Section 146 of the Municipal Act 1892, of British Columbia provides that: “When debentures have been issued under a statute or under a by-law, and the interest on such debentures . . . has been paid for the period of one year or more by the municipality, the statute and the by-law and the debentures issued thereunder . . . shall be valid and binding on the corporation, and shall not be quashed or set aside on any ground whatever.”

Held, that the effect of the section was not limited to the validating of the debentures issued under a by-law, but that the by-law itself could not be set aside after the lapse of a year on the ground of irregularity in the procedure by which it was obtained.

By sec. 243 of the Municipal Clauses Act 1897, “all actions against any municipality . . . for the unlawful doing of anything purporting to have been done under powers conferred by any Act of the Legislature . . . shall be commenced within six months after the cause of such action shall have first arisen,” and by sec. 24, “all actions against a municipality other than those mentioned in the last preceding section shall be commenced within one year after the cause of such action shall have arisen.”

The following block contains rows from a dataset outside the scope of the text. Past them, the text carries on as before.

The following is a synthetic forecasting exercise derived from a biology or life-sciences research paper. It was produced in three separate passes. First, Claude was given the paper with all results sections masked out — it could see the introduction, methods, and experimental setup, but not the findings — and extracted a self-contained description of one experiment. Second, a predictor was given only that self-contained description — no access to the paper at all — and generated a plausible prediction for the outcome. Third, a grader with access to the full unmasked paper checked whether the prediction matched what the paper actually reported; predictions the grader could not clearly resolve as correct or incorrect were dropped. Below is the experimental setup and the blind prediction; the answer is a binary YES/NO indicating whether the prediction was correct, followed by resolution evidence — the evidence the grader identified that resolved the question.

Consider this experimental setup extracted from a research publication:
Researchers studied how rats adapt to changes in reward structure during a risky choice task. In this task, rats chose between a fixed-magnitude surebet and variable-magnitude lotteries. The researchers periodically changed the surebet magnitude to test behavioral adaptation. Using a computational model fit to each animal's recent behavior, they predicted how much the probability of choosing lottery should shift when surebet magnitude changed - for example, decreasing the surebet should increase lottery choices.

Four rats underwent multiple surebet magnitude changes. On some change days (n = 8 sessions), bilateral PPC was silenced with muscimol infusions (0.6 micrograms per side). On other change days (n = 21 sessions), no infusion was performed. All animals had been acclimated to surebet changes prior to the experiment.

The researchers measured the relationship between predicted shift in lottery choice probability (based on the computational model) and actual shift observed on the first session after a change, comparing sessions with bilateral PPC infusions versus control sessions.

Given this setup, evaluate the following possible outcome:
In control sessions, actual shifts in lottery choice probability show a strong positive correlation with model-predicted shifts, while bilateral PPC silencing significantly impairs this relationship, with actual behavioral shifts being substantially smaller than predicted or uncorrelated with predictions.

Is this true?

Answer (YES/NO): NO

Held, that the sections applied to an action brought for continuing damage alleged to have been caused to land of the appellant by a dyke and works erected and maintained by the respondent municipality, and for an injunction.

Judgment of the Court below affirmed.


Sale of Land Option of Purchasing Construction of A greement Whether of Agency or as Principal–Commission. -

The appellants, by an agreement in writing, agreed to give to the respondents the option of purchasing certain land at the price and on the terms set out in the agreement. The agreement contained this clause: “We hereby agree to pay one thousand dollars commission to the respondents on sale of above described property on above described terms.”

Held, that an option of buying having been given to the respondents in plain, unequivocal terms, the subsequent clause as to commission was not so necessarily inconsistent with it as to convert the agreement into a contract of agency under which the respondents, being agents, had no right to purchase as principals.

Judgment of the Court below affirmed.

Livingstone v. Ross (85 L. T. Rep. 382; (1901) A. C. 327), distinguished.

Mines and Minerals—Natural Gas.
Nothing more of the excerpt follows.